+++ Provided material

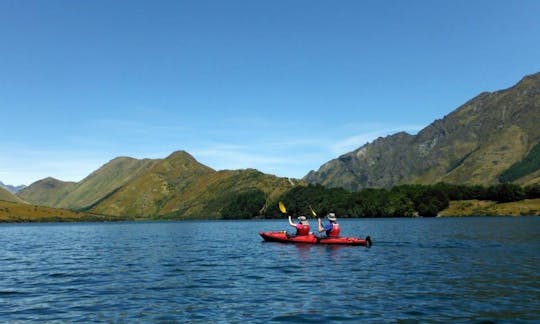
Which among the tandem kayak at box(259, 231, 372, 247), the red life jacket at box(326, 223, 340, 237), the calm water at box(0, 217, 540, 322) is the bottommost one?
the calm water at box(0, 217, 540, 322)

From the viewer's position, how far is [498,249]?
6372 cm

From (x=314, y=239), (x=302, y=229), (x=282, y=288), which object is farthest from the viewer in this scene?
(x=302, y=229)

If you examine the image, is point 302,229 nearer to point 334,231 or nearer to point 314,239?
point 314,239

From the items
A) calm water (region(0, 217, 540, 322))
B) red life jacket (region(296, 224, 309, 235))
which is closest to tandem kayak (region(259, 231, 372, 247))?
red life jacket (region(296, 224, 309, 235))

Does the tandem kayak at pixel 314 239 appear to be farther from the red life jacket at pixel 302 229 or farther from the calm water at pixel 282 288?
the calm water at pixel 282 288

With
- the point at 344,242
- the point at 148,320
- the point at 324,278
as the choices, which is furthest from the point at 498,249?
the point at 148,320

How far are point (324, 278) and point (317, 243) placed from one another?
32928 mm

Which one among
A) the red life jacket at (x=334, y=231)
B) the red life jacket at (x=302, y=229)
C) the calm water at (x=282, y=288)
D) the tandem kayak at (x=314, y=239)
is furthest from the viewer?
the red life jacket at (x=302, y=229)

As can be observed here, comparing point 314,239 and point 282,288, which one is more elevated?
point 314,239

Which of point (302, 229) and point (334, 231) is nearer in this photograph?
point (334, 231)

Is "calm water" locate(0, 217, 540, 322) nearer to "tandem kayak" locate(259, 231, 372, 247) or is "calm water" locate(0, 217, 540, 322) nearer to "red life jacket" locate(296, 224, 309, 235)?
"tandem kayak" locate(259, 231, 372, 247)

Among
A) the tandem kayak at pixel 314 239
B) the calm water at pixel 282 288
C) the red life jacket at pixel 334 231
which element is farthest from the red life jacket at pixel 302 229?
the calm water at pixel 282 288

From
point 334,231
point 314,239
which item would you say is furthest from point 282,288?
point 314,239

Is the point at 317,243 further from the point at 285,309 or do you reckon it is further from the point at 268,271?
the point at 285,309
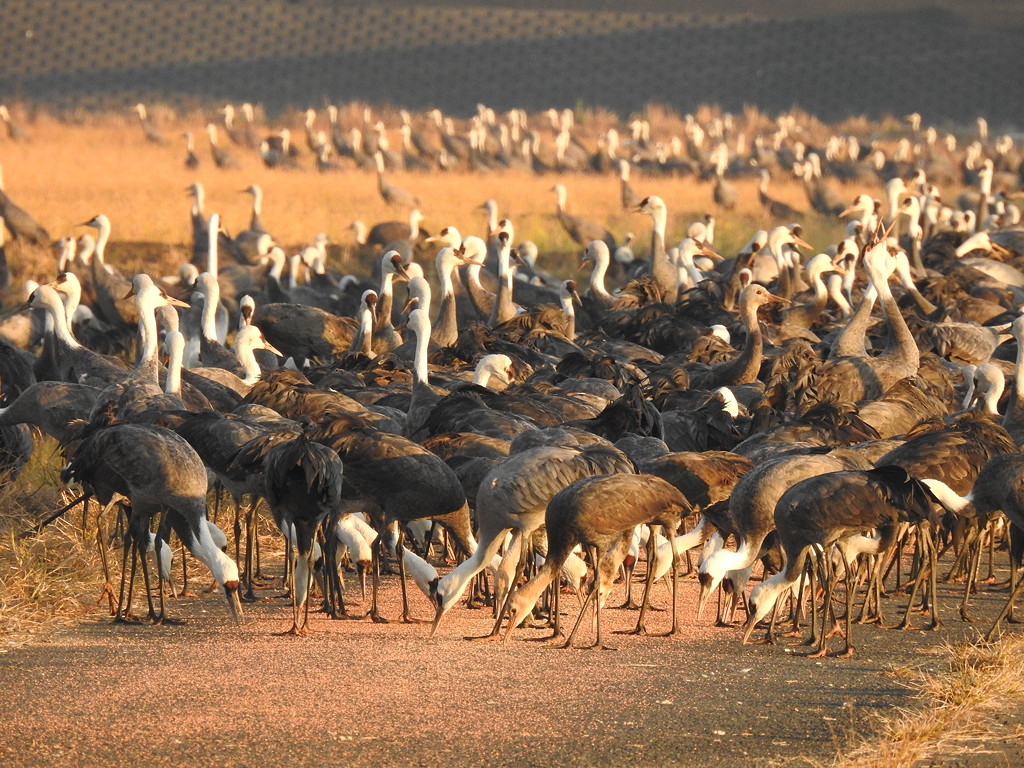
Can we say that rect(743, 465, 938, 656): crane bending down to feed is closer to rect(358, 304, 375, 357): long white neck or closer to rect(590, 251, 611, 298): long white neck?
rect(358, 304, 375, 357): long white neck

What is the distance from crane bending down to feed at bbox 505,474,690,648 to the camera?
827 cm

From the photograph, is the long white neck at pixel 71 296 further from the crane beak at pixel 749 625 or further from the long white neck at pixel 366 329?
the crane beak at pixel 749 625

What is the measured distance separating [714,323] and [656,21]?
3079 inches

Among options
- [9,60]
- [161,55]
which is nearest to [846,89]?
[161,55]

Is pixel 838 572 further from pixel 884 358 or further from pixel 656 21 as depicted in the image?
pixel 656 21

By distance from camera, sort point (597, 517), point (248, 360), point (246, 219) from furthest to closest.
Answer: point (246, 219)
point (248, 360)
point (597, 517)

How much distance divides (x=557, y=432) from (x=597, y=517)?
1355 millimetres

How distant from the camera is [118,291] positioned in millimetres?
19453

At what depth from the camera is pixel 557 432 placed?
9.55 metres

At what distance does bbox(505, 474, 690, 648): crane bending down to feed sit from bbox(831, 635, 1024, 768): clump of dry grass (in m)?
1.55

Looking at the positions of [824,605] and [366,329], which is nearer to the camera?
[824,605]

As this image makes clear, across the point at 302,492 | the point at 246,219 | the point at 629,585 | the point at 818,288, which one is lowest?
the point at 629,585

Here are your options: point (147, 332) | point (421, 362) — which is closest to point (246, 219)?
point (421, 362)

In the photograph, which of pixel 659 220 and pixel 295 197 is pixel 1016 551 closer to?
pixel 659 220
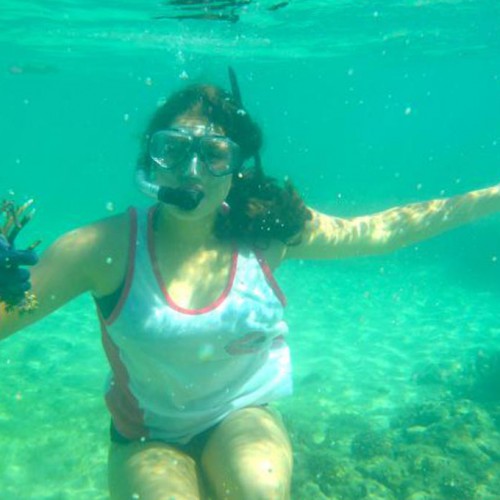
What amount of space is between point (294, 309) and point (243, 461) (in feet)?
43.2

++++++
+++ Provided material

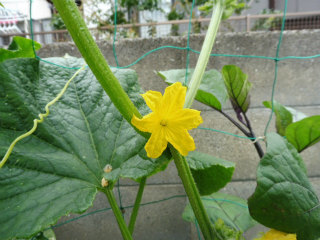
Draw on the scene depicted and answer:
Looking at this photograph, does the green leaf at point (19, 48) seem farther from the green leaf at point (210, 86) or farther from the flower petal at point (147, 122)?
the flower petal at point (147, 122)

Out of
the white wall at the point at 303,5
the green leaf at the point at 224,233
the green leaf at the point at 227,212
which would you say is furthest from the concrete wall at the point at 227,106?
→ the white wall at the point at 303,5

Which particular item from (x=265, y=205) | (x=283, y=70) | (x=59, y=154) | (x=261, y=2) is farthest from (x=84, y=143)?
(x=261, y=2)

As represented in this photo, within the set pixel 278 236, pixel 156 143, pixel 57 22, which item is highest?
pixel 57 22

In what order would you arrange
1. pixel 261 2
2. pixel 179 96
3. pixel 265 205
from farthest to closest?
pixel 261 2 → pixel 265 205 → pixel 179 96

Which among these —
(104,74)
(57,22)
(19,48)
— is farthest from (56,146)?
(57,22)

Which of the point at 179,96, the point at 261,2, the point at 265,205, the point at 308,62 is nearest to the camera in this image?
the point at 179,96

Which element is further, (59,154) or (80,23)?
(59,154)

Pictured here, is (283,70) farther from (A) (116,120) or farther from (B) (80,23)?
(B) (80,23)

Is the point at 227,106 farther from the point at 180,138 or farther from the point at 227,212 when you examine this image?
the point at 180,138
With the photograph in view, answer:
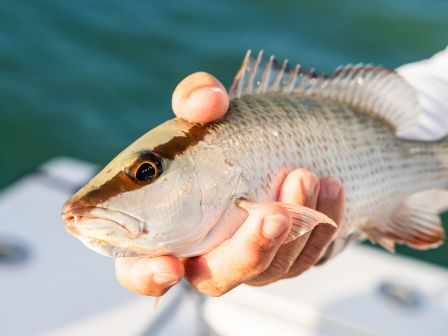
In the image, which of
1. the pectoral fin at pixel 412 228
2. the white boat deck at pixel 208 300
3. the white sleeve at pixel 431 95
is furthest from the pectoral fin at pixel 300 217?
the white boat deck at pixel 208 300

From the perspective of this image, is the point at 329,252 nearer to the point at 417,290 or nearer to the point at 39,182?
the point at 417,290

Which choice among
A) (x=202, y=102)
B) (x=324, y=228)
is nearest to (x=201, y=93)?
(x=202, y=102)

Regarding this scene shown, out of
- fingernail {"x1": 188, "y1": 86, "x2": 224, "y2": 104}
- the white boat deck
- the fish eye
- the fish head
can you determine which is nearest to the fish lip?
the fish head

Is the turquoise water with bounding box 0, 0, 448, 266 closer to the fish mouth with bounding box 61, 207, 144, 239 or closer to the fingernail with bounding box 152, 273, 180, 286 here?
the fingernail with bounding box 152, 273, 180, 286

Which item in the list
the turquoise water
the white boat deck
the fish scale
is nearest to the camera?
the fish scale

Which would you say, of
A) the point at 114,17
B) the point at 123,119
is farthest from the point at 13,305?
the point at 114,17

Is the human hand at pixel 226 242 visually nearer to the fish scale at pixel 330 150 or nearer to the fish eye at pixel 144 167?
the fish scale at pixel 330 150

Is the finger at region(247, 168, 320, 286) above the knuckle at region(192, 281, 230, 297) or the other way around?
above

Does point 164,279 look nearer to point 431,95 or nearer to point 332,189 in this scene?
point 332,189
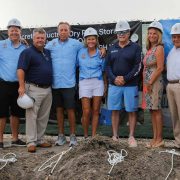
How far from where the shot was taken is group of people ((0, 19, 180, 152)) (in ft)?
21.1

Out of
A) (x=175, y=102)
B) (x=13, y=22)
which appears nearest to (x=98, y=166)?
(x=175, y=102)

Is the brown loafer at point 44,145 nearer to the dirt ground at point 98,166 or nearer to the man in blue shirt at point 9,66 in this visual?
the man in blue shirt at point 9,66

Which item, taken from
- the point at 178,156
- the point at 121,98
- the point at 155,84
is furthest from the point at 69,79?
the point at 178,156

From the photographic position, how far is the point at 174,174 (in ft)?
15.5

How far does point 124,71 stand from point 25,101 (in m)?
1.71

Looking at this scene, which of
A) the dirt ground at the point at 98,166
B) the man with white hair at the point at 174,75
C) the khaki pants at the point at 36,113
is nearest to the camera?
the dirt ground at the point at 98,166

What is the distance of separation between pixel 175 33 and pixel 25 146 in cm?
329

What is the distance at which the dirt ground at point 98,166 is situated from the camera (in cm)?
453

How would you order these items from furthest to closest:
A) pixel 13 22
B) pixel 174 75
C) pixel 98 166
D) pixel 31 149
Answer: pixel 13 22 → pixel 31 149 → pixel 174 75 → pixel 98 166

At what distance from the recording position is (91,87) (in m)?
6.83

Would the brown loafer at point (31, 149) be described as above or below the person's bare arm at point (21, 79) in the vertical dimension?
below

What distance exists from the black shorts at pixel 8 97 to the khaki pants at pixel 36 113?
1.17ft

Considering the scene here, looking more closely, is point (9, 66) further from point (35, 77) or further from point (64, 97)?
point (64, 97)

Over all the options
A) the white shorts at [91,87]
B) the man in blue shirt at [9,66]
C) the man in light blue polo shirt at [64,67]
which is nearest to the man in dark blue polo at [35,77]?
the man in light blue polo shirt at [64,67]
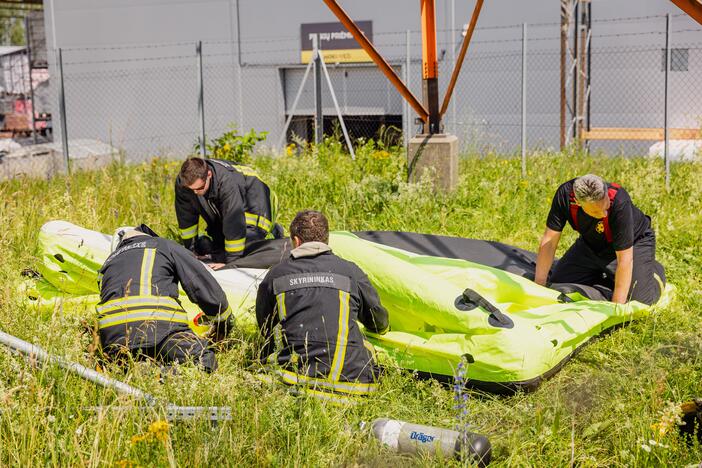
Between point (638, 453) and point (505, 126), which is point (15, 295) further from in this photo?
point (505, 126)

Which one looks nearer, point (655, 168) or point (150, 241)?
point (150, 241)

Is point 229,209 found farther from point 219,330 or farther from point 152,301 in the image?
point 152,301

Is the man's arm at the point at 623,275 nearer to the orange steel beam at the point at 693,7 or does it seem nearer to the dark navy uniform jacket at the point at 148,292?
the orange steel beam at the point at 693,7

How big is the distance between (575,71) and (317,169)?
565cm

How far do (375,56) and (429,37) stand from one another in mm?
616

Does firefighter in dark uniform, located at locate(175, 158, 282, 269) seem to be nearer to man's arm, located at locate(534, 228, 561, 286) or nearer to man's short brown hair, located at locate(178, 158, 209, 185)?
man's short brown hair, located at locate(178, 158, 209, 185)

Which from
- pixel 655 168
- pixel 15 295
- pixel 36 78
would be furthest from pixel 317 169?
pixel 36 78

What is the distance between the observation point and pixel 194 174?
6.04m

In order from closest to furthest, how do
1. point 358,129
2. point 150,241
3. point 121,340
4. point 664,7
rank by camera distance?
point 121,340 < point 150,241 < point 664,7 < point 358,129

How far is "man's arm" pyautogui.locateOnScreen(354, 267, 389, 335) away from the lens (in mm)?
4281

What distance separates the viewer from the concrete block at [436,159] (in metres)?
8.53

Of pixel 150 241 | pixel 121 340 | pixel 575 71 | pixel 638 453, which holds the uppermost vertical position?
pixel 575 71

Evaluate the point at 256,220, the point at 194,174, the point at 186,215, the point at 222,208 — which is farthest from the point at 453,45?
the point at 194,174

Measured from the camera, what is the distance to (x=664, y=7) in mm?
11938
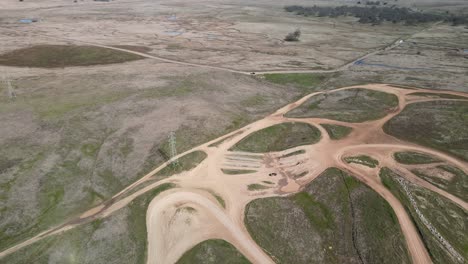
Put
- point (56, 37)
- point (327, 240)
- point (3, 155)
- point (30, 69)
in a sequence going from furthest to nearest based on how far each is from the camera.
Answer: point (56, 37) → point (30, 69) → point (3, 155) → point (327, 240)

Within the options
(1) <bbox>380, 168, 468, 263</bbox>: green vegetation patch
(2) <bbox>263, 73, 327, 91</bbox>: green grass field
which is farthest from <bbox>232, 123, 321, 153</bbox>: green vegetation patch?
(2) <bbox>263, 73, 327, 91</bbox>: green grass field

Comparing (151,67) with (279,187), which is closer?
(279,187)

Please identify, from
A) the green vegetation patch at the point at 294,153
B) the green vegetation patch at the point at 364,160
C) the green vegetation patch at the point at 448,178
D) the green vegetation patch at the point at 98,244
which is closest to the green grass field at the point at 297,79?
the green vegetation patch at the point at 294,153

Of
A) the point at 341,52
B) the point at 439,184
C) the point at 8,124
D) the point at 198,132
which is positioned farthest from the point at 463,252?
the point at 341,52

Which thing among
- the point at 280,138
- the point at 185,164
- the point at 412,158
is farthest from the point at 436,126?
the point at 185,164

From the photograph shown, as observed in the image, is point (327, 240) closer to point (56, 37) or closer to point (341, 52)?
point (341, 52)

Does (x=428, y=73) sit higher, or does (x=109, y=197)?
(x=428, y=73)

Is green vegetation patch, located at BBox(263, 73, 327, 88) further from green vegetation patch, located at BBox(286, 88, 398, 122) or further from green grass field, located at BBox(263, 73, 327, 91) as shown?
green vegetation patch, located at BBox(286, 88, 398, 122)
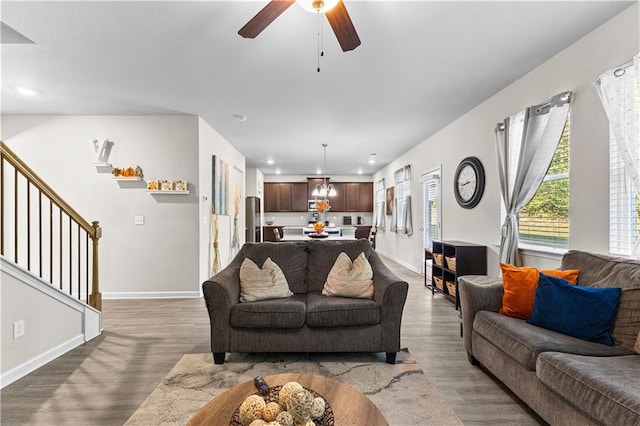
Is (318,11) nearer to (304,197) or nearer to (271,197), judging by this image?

++++++
+++ Provided material

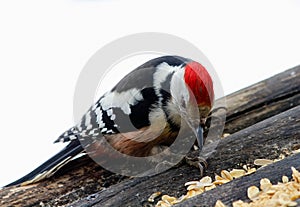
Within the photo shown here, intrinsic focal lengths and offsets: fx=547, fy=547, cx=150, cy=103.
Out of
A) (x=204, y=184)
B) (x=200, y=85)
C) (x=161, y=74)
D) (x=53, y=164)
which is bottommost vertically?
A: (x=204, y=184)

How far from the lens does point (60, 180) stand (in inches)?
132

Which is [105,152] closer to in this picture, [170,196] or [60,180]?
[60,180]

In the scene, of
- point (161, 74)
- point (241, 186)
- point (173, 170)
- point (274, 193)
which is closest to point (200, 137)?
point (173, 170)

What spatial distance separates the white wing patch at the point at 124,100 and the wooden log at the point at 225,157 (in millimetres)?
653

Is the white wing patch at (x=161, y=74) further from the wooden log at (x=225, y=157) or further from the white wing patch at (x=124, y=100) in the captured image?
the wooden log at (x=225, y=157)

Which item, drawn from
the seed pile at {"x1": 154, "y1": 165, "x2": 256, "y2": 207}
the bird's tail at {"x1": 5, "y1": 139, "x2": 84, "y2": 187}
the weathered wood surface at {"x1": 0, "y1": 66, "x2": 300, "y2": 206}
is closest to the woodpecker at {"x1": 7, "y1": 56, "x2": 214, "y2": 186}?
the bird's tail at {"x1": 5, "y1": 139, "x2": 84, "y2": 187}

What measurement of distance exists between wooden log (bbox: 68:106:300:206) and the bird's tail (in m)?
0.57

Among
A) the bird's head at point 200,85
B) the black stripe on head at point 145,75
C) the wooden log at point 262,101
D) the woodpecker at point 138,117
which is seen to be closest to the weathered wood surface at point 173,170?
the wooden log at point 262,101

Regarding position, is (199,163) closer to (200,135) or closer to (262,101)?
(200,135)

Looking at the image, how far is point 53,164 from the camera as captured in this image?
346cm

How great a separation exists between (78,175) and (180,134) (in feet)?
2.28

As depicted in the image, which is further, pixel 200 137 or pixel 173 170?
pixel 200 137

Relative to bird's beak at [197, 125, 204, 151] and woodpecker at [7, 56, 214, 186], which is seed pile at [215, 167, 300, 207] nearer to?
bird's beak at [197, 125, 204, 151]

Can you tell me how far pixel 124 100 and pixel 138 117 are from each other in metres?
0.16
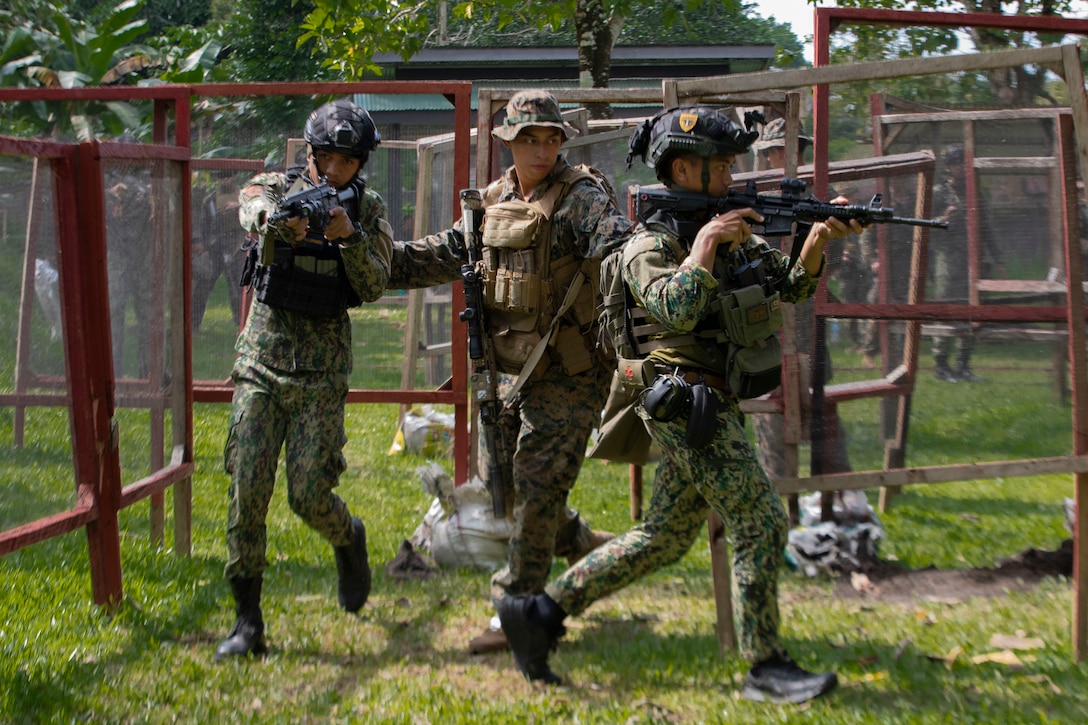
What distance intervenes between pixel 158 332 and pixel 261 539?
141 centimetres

++++++

Can you rewrite the items from the line with "Relative to bird's" to the line with "141 centimetres", swapping "seed pile" for "seed heap" and keeping everything else the same? Leave the pictures out.

Task answer -
Relative to bird's beak at [197, 125, 204, 151] and woodpecker at [7, 56, 214, 186], which is seed heap at [215, 167, 300, 207] nearer to?
bird's beak at [197, 125, 204, 151]

Can you tell me how far pixel 124 100 and pixel 138 117 are from each other in metres?
0.16
What distance intervenes between pixel 158 332 and pixel 261 539?
141 centimetres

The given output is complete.